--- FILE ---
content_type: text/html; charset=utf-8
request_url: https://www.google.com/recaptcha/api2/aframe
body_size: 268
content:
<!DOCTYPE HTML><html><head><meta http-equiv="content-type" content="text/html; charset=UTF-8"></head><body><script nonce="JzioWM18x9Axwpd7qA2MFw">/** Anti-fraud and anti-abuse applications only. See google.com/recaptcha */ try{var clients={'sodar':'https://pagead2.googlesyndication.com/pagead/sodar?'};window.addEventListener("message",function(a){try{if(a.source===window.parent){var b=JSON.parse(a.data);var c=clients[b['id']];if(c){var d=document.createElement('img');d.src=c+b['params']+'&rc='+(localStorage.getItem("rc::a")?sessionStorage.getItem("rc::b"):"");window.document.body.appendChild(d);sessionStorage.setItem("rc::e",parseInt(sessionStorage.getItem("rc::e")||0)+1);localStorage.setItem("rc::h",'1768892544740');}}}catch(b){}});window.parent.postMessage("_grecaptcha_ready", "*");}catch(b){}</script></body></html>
——————————
Problem statement:
Copy out the records once more. Match them exactly.

Answer to this problem:
--- FILE ---
content_type: text/html; charset=utf-8
request_url: https://www.google.com/recaptcha/api2/aframe
body_size: 268
content:
<!DOCTYPE HTML><html><head><meta http-equiv="content-type" content="text/html; charset=UTF-8"></head><body><script nonce="JzioWM18x9Axwpd7qA2MFw">/** Anti-fraud and anti-abuse applications only. See google.com/recaptcha */ try{var clients={'sodar':'https://pagead2.googlesyndication.com/pagead/sodar?'};window.addEventListener("message",function(a){try{if(a.source===window.parent){var b=JSON.parse(a.data);var c=clients[b['id']];if(c){var d=document.createElement('img');d.src=c+b['params']+'&rc='+(localStorage.getItem("rc::a")?sessionStorage.getItem("rc::b"):"");window.document.body.appendChild(d);sessionStorage.setItem("rc::e",parseInt(sessionStorage.getItem("rc::e")||0)+1);localStorage.setItem("rc::h",'1768892544740');}}}catch(b){}});window.parent.postMessage("_grecaptcha_ready", "*");}catch(b){}</script></body></html>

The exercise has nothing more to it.